With yet another Bank Holiday weekend here and having been teaching for five days prior to that, we had a small blip in new articles here for a wee while. Though with me having been running my cognitive behavioural hypnotherapy certificate, it makes it doubly relevant to be writing on this topic here today….
I’ve just been reading a great article entitled “Hypnosis with cognitive behavioural therapy may benefit breast cancer patients” over at the CBS news website.

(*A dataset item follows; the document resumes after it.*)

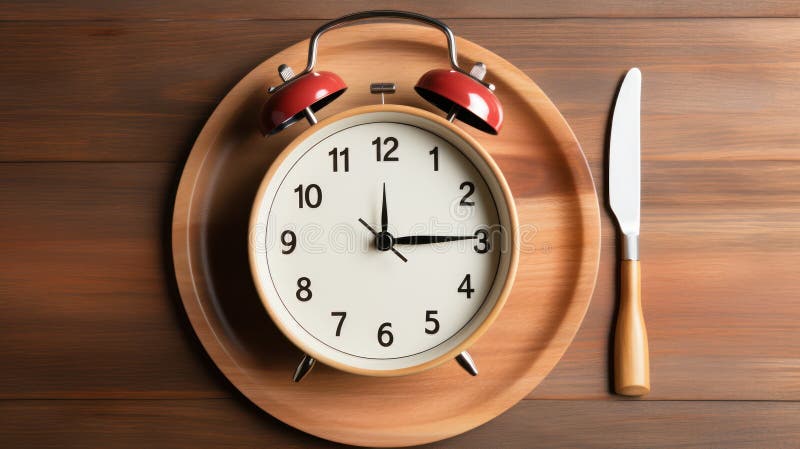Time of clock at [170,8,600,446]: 12:14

It is a great article and quotes Professor Guy Montgomery from Mount Sinai Medical Centre in New York stating that they are testing out a combination of hypnosis and cognitive behavioural therapy to help breast cancer patients in their oncological sciences programme. You can read the article here.

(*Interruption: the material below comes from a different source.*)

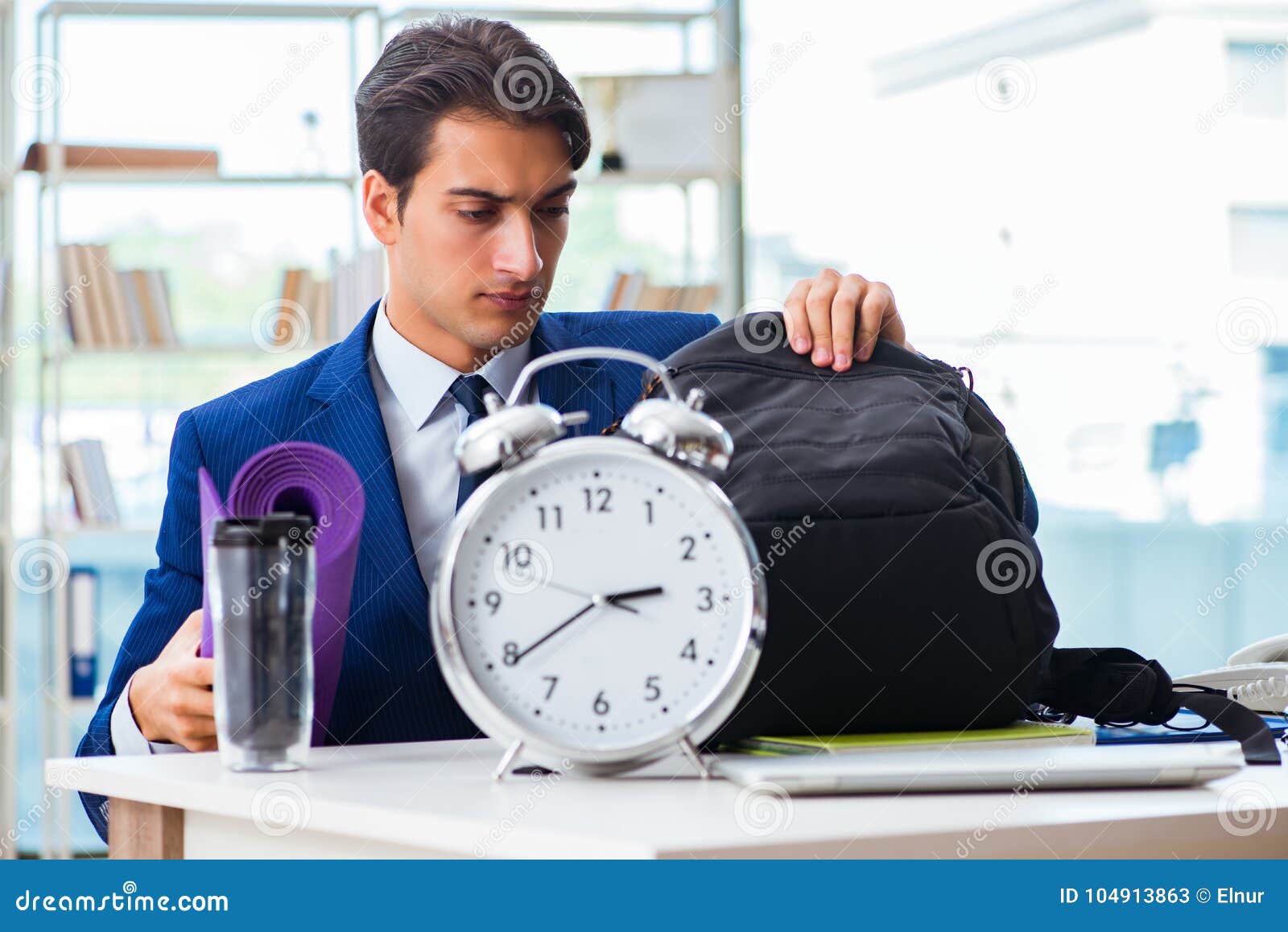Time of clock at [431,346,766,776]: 2:39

It is great to read about the practical applications in real-life medical units where hypnosis is used in conjunction with cognitive behavioural therapy. Yet this natural, powerful combination does not seem to have filtered through to the majority of clinical hypnotherapists, many of whom I encounter seem to be unaware of how well the two go hand in hand….
In recent times, hypnosis has been used as an adjunct to other forms of psychotherapy and this is documented greatly in the work of Kirsch et al (1995), in Hypnosis as an adjunct to cognitive-behavioural psychotherapy: A meta-analysis. Similar works have also discussed hypnosis as an adjunct rather than as a stand alone therapy too (e.g. Rhue, Lynn, & Kirsch, 1993). Hypnotherapy in the modern world is quite different in theory and in real-life from the traditional approaches. Today, instead of just relying on delivering suggestions to someone who is hypnotised as a means of creating change (which is still a fantastic application), we hypnotherapists also incorporate hypnosis into other well- established psychotherapeutic interventions.
We can subsequently employ a wide range of impressive therapeutic strategies, techniques and processes within our hypnotherapy and self-hypnosis sessions. The added beauty of this (for the evidence based approach offered up here at my school in particular), is that we get to employ empirically supported interventions in conjunction with our therapeutic hypnosis clients.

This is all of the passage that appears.